Mit leichter Hand gestaltet Ackermann technisch und stilistisch sicher die Spannung der verschieden weit ausgearbeiteten Bereiche des skizzenhaft gebliebenen landschaftlichen Vordergrundes und der in den Details und der Plastizität unterschiedlich differenzierten Baukörper und deren Wandflächen. Die mit stupender Technik konsequent durchgezeichnete Ziegelwand des parallel zur Bildebene stehenden rechten Gebäudes bildet mit seiner dunklen Fläche das kompositorische Gegengewicht zum offenen Himmel und zu den in Rembrandtscher Manier locker und voller Licht bleibenden Landschaftselementen, denen sich die übrigen Bauten in Kontur und Form der Volumina rhythmisch eingliedern.
Die neben dem leicht erscheinenden Dach besonders schwer, stabil und statisch das Bild dominierende Ziegelwand verweist auf Brüche in der Baugeschichte des Gebäudes. Die plastisch prägnant ausgearbeiteten Segment- und Dreiecksgiebelfenster der extrem schräg gesehenen und damit äußerst schmal dargestellten Fensterfront zeigen stilistische Merkmale eines ehemals repräsentativen Gebäudes. Arkadenartige Bogenformen auf dem bilddominanten Mauerwerk sind ein Hinweis auf frühere Anbauten oder auf zugemauerte, ehemals offene Gebäudeteile. Beobachtungen dieser Art wird Peter Ackermann an vielen Bauwerken in Italien gemacht haben, deren Gründung noch in die römische Antike zurückreicht und die die alte Bausubstanz integriert haben – ein typisches Phänomen architektonischer Kontinuität über lange Zeiträume unter Bewahrung historischer Strukturen oft unterschiedlichster Stilepochen.

[Aus einer Sammlung entnommene Daten]
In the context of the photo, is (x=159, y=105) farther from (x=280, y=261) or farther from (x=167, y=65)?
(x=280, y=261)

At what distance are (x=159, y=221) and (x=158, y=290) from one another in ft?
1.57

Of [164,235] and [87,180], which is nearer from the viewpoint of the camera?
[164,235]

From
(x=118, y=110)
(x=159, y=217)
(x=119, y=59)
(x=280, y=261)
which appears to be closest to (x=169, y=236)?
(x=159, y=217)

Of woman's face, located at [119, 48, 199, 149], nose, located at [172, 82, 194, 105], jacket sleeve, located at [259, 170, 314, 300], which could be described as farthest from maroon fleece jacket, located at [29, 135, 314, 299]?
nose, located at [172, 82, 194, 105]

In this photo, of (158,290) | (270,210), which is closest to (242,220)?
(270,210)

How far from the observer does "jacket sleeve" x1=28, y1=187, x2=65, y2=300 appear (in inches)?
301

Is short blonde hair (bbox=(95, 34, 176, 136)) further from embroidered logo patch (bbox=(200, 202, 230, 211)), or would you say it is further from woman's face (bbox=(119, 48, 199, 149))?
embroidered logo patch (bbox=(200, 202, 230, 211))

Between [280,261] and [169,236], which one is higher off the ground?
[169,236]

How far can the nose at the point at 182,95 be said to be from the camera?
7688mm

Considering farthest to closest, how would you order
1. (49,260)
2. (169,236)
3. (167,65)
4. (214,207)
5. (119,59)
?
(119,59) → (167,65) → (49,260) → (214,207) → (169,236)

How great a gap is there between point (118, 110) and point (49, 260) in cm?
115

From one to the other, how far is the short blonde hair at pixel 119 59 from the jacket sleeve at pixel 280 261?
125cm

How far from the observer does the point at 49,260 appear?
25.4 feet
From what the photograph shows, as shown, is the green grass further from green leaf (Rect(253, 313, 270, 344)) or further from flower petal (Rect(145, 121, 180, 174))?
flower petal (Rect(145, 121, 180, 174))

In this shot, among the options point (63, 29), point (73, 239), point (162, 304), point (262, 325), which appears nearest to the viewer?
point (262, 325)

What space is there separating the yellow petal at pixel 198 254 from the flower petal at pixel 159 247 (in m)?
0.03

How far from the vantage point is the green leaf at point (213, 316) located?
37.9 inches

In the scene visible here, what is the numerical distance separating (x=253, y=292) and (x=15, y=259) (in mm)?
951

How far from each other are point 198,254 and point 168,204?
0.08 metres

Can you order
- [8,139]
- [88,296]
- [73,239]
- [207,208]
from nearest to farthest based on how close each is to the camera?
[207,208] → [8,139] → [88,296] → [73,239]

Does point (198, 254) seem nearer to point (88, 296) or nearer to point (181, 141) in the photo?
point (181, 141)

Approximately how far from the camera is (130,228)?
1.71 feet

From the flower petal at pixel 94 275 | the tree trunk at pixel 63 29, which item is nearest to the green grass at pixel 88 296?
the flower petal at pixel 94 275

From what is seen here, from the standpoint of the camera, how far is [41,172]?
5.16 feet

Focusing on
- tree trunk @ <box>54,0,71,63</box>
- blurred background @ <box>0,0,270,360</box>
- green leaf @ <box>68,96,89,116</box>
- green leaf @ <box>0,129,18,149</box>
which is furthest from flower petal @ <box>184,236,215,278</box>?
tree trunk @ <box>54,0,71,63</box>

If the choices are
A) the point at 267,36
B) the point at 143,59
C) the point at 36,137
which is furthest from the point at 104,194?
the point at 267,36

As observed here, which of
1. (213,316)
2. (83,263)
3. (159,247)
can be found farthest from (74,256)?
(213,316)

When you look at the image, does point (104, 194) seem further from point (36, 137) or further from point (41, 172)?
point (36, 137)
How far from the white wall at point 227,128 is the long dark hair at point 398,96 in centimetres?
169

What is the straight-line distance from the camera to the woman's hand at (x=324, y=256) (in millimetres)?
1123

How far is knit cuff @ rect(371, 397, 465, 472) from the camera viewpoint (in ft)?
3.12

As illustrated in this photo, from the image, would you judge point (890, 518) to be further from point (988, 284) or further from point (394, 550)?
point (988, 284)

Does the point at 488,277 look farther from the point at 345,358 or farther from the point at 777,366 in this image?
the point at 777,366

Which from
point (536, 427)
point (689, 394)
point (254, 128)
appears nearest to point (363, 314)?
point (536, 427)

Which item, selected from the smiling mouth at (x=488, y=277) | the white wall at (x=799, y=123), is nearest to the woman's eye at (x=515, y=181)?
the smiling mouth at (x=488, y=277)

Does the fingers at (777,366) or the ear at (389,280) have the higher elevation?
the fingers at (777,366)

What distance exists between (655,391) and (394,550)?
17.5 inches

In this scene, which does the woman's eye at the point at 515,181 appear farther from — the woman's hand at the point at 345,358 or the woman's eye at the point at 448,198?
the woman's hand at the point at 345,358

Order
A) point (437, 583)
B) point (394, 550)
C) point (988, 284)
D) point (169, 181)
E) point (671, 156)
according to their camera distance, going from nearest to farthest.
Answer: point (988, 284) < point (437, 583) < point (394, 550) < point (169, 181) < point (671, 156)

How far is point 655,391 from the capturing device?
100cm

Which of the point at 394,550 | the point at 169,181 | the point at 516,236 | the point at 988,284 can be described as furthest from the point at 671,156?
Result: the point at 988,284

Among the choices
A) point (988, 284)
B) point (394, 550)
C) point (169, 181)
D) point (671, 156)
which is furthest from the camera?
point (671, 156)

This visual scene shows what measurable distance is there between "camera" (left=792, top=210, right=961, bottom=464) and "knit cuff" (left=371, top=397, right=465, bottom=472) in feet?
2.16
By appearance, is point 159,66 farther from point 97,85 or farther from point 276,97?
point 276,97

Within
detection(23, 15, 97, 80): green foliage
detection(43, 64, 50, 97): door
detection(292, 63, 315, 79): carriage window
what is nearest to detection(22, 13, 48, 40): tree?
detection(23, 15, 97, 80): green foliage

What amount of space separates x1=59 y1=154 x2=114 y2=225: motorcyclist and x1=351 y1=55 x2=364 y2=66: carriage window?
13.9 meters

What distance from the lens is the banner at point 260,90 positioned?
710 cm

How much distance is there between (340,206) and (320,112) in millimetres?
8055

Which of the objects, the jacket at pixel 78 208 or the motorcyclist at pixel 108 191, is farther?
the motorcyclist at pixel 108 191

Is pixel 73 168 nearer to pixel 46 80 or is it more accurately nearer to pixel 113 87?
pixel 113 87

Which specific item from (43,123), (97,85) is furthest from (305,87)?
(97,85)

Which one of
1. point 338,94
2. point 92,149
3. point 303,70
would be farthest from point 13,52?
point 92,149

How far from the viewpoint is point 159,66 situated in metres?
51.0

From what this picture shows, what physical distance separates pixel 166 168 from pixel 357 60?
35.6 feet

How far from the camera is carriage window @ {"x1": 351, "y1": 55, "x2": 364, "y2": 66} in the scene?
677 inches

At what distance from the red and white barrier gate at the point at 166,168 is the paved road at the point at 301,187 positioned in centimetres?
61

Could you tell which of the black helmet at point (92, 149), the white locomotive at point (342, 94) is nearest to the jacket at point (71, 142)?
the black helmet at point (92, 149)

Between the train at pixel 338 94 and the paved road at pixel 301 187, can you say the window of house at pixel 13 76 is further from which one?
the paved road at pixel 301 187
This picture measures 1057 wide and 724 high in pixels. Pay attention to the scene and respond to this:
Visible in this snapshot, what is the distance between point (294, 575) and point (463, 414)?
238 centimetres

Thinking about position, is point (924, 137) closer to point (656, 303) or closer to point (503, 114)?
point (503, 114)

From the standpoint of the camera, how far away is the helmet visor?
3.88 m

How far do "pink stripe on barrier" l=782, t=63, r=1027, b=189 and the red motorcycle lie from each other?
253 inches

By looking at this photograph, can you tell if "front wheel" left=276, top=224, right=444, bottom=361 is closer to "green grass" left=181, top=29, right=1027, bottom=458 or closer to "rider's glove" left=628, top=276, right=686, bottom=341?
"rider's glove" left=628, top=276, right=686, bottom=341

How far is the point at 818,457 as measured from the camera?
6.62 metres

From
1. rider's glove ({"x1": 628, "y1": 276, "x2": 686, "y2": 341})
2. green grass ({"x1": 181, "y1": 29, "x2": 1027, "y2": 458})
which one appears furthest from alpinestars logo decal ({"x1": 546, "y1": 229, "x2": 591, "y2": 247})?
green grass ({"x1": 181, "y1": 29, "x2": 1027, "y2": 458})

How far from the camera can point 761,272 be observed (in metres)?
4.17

▸ Aufgabe 1:
Bitte gib aus dem Textauszug über Peter Ackermanns Bild den Abschnitt wortgetreu wieder, beginnend mit „Mit leichter Hand“ und weiter bis einschließlich „Volumina rhythmisch eingliedern.“.
▸ Aufgabe 2:
Schreib den Textauszug über Peter Ackermanns Bild im Anschluss an seinen letzten Satz weiter.
Für die Aufgaben braucht man die Zeilen nicht.

▸ Ergebnis 1:
Mit leichter Hand gestaltet Ackermann technisch und stilistisch sicher die Spannung der verschieden weit ausgearbeiteten Bereiche des skizzenhaft gebliebenen landschaftlichen Vordergrundes und der in den Details und der Plastizität unterschiedlich differenzierten Baukörper und deren Wandflächen. Die mit stupender Technik konsequent durchgezeichnete Ziegelwand des parallel zur Bildebene stehenden rechten Gebäudes bildet mit seiner dunklen Fläche das kompositorische Gegengewicht zum offenen Himmel und zu den in Rembrandtscher Manier locker und voller Licht bleibenden Landschaftselementen, denen sich die übrigen Bauten in Kontur und Form der Volumina rhythmisch eingliedern.

▸ Ergebnis 2:
Reiches Anschauungsmaterial dieser Art werden ihm besonders in Rom Kulturbruchstellen geliefert haben, an denen sich wie in kaum einer anderen italienischen oder europäischen Stadt Epochen durchdringen. Zeichnungen vor Ort, unter anderem in Santa Maria degli Angeli und anderen Basiliken, in deren Baugeschichte von oft über einem Jahrtausend heterogene Elemente zu einer Einheit zusammengeführt wurden, belegen dies. So finden sich zum Beispiel vor einer antiken Wand eines ursprünglich profanen Zwecken dienenden Raumes Säulen, die vor langer Zeit aus einem Tempel entnommen, heute einen sakralen frühchristlichen Kultraum zieren. Unter einer Renaissancedecke, die später eingezogen wurde, lässt die Form der Fenster schließen, dass der jetzige Kirchenraum ehemals ein Thermensaal war, während barocke Seitenaltäre und schließlich zeitgenössische Skulpturen sowie moderne architektonische Ergänzungen einen Katalog der Stilgeschichte vervollkommnen.
Mit faszinierenden Zeichnungen, die in ihrer stilistischen Spannweite von der spontanen Skizze bis zu differenziert ausgearbeiteten Blättern reicht und die in allen denkbaren Techniken realisiert werden, dokumentiert Peter Ackermann diesen in Jahrhunderten und Jahrtausenden gewachsenen Reichtum der Architekturformen und ihre Ausdruckskraft (Seiten 70/72/73/74). Die beobachtete Heterogenität, das Unfertige und das in späteren Epochen Umgearbeitete inspirierten ihn zu Dekonstruktionen des Gesehenen in autonomen Zeichnungen, in Aquarellen und in großen Formaten der Tafelmalerei. In seinem druckgrafischen Werk verfolgt Ackermann die Idee, das Disparate der zerstörten Architektur und der einander fremden Bauformen zu einer neuen komplexen Einheit zu synthetisieren, wie es exemplarisch die Radierung, mit dem Titel „Großer Vorhang“ (Abbildung Seite 27) zeigt. Sie versammelt sehr dicht und formatfüllend eine repräsentative Auswahl an Bildelementen, auf die der Künstler sehr oft zurückgreift und die den bis jetzt dargestellten gedanklichen Hintergrund noch einmal bildhaft konkretisieren können.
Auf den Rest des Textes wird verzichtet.